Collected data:
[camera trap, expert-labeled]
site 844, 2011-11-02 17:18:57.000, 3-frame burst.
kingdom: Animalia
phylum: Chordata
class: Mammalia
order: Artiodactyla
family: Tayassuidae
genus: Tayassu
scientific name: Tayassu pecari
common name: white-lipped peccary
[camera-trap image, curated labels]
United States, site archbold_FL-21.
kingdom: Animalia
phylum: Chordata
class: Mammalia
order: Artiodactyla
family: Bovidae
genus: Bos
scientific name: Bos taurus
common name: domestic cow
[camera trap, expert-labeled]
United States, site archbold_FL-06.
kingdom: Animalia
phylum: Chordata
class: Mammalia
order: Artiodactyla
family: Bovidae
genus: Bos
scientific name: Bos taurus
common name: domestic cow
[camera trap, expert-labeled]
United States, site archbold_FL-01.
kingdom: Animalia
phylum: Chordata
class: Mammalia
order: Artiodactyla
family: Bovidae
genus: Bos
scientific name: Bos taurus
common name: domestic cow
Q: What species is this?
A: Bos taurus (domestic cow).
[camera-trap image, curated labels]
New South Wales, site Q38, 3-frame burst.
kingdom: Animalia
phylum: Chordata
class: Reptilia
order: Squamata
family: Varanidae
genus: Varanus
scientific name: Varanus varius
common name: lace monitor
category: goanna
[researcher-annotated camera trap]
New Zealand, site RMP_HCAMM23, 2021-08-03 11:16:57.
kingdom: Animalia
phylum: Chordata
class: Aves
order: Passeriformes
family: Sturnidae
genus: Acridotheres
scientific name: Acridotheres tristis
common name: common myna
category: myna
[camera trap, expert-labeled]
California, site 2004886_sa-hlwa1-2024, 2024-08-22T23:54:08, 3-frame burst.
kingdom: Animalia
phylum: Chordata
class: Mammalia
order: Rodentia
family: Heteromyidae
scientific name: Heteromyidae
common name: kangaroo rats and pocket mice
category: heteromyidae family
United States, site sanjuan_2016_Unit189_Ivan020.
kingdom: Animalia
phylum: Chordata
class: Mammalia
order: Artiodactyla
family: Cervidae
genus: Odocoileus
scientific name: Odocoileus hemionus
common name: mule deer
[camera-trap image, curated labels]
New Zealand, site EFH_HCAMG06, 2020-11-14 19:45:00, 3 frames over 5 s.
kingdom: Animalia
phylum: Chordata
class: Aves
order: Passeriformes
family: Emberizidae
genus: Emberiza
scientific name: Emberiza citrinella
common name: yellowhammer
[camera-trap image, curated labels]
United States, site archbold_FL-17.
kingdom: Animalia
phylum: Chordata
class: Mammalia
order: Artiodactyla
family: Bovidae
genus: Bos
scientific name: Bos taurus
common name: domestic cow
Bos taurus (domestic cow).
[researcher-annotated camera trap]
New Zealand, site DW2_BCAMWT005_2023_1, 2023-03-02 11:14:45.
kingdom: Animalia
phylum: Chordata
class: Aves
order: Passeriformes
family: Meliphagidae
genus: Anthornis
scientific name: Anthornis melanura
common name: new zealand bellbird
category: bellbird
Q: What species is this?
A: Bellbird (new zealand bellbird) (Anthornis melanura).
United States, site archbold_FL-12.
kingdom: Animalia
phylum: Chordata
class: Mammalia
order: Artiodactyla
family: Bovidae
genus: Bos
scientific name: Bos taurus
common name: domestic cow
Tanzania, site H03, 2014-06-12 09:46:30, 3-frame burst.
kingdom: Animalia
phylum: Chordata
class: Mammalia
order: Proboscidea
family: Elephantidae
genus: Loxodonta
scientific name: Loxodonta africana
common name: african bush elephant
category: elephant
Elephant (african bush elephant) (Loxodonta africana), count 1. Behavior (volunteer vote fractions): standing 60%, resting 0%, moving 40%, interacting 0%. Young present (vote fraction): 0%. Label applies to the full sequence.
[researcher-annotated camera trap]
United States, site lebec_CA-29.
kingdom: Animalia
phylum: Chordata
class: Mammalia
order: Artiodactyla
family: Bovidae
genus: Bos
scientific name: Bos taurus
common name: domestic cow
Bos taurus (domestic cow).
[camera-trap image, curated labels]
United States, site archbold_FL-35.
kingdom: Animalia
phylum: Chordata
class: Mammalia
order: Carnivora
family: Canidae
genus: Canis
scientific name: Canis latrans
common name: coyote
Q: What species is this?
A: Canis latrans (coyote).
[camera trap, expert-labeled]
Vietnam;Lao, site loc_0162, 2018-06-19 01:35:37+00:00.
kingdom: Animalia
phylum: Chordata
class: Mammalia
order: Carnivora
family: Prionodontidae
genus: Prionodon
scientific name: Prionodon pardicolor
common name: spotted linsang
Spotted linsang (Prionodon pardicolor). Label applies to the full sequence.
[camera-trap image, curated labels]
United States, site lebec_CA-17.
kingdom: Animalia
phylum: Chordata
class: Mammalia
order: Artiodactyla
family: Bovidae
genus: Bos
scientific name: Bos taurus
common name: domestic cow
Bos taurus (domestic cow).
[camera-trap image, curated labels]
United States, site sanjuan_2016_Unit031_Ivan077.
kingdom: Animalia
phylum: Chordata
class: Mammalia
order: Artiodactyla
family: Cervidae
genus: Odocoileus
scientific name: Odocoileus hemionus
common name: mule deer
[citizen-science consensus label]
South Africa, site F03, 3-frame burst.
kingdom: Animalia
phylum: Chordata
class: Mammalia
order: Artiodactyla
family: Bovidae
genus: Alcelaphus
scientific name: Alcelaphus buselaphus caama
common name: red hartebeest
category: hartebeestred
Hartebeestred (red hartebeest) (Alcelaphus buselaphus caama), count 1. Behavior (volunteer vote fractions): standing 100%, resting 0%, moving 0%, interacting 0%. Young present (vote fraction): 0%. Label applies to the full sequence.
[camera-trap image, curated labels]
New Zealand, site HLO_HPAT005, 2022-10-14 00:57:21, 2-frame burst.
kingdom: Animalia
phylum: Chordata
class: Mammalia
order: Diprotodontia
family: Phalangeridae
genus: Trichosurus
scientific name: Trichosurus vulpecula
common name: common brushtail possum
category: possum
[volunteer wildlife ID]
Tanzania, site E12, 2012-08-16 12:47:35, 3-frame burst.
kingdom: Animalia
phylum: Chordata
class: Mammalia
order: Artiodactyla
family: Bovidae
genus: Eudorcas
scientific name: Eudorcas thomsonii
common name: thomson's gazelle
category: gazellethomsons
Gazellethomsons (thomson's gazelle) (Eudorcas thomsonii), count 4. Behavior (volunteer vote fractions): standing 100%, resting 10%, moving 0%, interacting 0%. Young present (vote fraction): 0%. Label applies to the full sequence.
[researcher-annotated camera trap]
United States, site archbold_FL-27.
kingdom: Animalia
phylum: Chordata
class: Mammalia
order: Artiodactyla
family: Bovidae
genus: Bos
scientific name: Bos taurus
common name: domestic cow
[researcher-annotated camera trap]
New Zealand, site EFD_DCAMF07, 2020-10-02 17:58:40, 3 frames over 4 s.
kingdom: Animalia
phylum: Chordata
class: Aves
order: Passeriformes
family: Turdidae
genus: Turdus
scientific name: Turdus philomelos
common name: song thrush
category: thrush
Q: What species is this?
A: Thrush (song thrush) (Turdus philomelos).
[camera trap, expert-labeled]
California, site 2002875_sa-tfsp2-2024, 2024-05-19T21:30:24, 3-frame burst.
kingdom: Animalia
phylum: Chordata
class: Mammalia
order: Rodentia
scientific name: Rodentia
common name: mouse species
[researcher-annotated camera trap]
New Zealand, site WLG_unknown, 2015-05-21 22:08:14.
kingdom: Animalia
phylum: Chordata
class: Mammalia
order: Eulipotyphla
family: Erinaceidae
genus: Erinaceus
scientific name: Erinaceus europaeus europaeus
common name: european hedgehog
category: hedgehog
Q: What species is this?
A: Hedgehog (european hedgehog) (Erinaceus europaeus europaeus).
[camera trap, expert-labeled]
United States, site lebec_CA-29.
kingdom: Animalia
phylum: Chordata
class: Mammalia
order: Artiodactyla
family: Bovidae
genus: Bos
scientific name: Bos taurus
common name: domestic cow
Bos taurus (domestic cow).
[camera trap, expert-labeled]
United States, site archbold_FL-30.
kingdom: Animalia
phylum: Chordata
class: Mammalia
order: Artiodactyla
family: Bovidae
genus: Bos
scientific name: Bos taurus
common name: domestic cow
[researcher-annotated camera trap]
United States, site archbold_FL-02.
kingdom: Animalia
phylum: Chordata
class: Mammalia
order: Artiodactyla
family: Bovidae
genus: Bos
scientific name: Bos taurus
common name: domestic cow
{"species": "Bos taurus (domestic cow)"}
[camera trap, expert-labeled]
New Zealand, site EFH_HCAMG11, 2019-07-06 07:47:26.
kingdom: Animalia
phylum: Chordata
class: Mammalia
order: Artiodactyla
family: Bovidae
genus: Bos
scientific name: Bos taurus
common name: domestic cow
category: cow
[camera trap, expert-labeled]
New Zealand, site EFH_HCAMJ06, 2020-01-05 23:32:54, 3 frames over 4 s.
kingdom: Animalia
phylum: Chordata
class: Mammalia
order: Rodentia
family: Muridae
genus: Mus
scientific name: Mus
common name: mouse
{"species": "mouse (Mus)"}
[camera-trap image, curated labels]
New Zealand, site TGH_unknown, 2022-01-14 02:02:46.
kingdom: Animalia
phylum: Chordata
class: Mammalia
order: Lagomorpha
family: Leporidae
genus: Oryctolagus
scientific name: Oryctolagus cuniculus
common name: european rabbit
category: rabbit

TASK: Copy the entries above exactly, but only from the line holding "family: Sturnidae" through the line holding "common name: african bush elephant", both included.

OUTPUT OF THE TASK:
family: Sturnidae
genus: Acridotheres
scientific name: Acridotheres tristis
common name: common myna
category: myna
[camera trap, expert-labeled]
California, site 2004886_sa-hlwa1-2024, 2024-08-22T23:54:08, 3-frame burst.
kingdom: Animalia
phylum: Chordata
class: Mammalia
order: Rodentia
family: Heteromyidae
scientific name: Heteromyidae
common name: kangaroo rats and pocket mice
category: heteromyidae family
United States, site sanjuan_2016_Unit189_Ivan020.
kingdom: Animalia
phylum: Chordata
class: Mammalia
order: Artiodactyla
family: Cervidae
genus: Odocoileus
scientific name: Odocoileus hemionus
common name: mule deer
[camera-trap image, curated labels]
New Zealand, site EFH_HCAMG06, 2020-11-14 19:45:00, 3 frames over 5 s.
kingdom: Animalia
phylum: Chordata
class: Aves
order: Passeriformes
family: Emberizidae
genus: Emberiza
scientific name: Emberiza citrinella
common name: yellowhammer
[camera-trap image, curated labels]
United States, site archbold_FL-17.
kingdom: Animalia
phylum: Chordata
class: Mammalia
order: Artiodactyla
family: Bovidae
genus: Bos
scientific name: Bos taurus
common name: domestic cow
Bos taurus (domestic cow).
[researcher-annotated camera trap]
New Zealand, site DW2_BCAMWT005_2023_1, 2023-03-02 11:14:45.
kingdom: Animalia
phylum: Chordata
class: Aves
order: Passeriformes
family: Meliphagidae
genus: Anthornis
scientific name: Anthornis melanura
common name: new zealand bellbird
category: bellbird
Q: What species is this?
A: Bellbird (new zealand bellbird) (Anthornis melanura).
United States, site archbold_FL-12.
kingdom: Animalia
phylum: Chordata
class: Mammalia
order: Artiodactyla
family: Bovidae
genus: Bos
scientific name: Bos taurus
common name: domestic cow
Tanzania, site H03, 2014-06-12 09:46:30, 3-frame burst.
kingdom: Animalia
phylum: Chordata
class: Mammalia
order: Proboscidea
family: Elephantidae
genus: Loxodonta
scientific name: Loxodonta africana
common name: african bush elephant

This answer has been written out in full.